Activity a
In the listing below, lay out the lines from the one with "Dancefloor - Nouveau" to the one with "que no gustan, las", both included, as a JSON list of strings with one string per line and blank lines omitted.

═════ Page text ═════

Total Time: 2 hours, 15 to 30 minutes, plus 3 hours' rising time

Ingredients:
1/2 cup whole raw wheat or spelt berries
3 cups water
1 1/2 cups whole milk
3 tablespoons butter
1/3 cup honey
1 package (2 1/2 tsp) active dry yeast, or 1 oz fresh (cake) yeast
5 1/2 cups whole-wheat flour, plus more for the work surface
2 tbsp ground flax seed (optional)
2 teaspoons salt
1 cup raisins, dried cranberries, or chopped dried apricots or persimmons, soaked in hot water to cover for 10 minutes if very dry or wizened
1/4 cup unsalted sunflower or pumpkin seeds, plus 2 tablespoons for sprinkling, lightly toasted
1/2 cup hazelnuts, pecans, or walnuts, lightly toasted and roughly chopped

Preparation:
1. Cover wheat berries with 3 cups water in a medium saucepan. Over medium heat, bring to simmer. Reduce heat, cover, and cook gently for 1 hour, until berries have softened and are tender to the bite but not mushy. They will absorb most of the water; drain any excess in a colander. (Step 1 can be done up to 4 days before you make your bread; store cooked and drained wheat berries in the refrigerator until needed.)

2. In a medium saucepan, heat milk until just beginning to bubble around the edges. Add butter, honey, and salt. Stir to dissolve, then let cool until tepid.

═════ Information ═════

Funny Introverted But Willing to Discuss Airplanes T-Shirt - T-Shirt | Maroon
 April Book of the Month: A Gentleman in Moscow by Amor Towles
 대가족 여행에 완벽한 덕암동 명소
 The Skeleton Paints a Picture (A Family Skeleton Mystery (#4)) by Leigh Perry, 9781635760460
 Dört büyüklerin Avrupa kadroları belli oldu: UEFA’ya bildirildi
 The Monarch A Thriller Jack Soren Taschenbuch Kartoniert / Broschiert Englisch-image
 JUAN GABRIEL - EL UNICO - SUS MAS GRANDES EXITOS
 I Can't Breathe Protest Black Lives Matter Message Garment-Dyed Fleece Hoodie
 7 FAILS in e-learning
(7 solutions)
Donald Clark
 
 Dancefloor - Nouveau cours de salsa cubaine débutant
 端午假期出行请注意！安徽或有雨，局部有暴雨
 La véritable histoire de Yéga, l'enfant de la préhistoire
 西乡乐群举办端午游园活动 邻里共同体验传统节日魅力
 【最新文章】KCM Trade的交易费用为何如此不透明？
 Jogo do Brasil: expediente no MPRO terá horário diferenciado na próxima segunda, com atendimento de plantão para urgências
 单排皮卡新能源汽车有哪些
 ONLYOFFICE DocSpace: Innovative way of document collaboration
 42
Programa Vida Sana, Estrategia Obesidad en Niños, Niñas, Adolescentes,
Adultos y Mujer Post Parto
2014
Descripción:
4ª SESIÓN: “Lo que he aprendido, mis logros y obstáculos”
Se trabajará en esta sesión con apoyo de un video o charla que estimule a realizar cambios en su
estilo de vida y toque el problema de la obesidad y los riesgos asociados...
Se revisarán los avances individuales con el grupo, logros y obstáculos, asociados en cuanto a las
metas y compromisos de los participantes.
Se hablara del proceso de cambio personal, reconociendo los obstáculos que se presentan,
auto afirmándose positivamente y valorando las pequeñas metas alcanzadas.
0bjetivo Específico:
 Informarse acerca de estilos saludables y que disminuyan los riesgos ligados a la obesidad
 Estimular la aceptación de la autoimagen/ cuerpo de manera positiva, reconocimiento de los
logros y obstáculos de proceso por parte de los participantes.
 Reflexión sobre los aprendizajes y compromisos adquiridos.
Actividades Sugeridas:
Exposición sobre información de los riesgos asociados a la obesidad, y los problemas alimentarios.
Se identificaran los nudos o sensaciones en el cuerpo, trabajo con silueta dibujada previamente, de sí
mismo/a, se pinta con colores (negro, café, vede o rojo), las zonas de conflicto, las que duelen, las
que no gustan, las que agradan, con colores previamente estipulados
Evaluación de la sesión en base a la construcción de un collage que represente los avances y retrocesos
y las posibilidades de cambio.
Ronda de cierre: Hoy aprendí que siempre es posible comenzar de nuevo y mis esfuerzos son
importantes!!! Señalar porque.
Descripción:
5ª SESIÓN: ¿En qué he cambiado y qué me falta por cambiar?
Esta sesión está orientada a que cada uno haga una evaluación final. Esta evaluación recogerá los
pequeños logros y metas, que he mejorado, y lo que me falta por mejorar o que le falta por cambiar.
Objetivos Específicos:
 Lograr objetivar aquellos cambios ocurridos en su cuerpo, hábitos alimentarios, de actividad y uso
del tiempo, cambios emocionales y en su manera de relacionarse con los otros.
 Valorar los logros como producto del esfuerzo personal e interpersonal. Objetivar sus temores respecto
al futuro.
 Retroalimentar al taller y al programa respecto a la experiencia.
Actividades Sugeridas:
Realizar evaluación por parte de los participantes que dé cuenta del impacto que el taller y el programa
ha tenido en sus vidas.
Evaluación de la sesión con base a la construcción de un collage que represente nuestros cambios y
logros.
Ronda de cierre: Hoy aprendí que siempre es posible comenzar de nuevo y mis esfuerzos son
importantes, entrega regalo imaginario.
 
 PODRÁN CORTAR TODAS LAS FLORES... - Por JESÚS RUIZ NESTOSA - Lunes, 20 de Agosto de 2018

═════

Activity b
Transcribe the bread recipe above from "2. In a medium" to "cool until tepid.".

Written answer a
[
  " Dancefloor - Nouveau cours de salsa cubaine débutant",
  " 端午假期出行请注意！安徽或有雨，局部有暴雨",
  " La véritable histoire de Yéga, l'enfant de la préhistoire",
  " 西乡乐群举办端午游园活动 邻里共同体验传统节日魅力",
  " 【最新文章】KCM Trade的交易费用为何如此不透明？",
  " Jogo do Brasil: expediente no MPRO terá horário diferenciado na próxima segunda, com atendimento de plantão para urgências",
  " 单排皮卡新能源汽车有哪些",
  " ONLYOFFICE DocSpace: Innovative way of document collaboration",
  " 42",
  "Programa Vida Sana, Estrategia Obesidad en Niños, Niñas, Adolescentes,",
  "Adultos y Mujer Post Parto",
  "2014",
  "Descripción:",
  "4ª SESIÓN: “Lo que he aprendido, mis logros y obstáculos”",
  "Se trabajará en esta sesión con apoyo de un video o charla que estimule a realizar cambios en su",
  "estilo de vida y toque el problema de la obesidad y los riesgos asociados...",
  "Se revisarán los avances individuales con el grupo, logros y obstáculos, asociados en cuanto a las",
  "metas y compromisos de los participantes.",
  "Se hablara del proceso de cambio personal, reconociendo los obstáculos que se presentan,",
  "auto afirmándose positivamente y valorando las pequeñas metas alcanzadas.",
  "0bjetivo Específico:",
  " Informarse acerca de estilos saludables y que disminuyan los riesgos ligados a la obesidad",
  " Estimular la aceptación de la autoimagen/ cuerpo de manera positiva, reconocimiento de los",
  "logros y obstáculos de proceso por parte de los participantes.",
  " Reflexión sobre los aprendizajes y compromisos adquiridos.",
  "Actividades Sugeridas:",
  "Exposición sobre información de los riesgos asociados a la obesidad, y los problemas alimentarios.",
  "Se identificaran los nudos o sensaciones en el cuerpo, trabajo con silueta dibujada previamente, de sí",
  "mismo/a, se pinta con colores (negro, café, vede o rojo), las zonas de conflicto, las que duelen, las",
  "que no gustan, las que agradan, con colores previamente estipulados"
]

Written answer b
2. In a medium saucepan, heat milk until just beginning to bubble around the edges. Add butter, honey, and salt. Stir to dissolve, then let cool until tepid.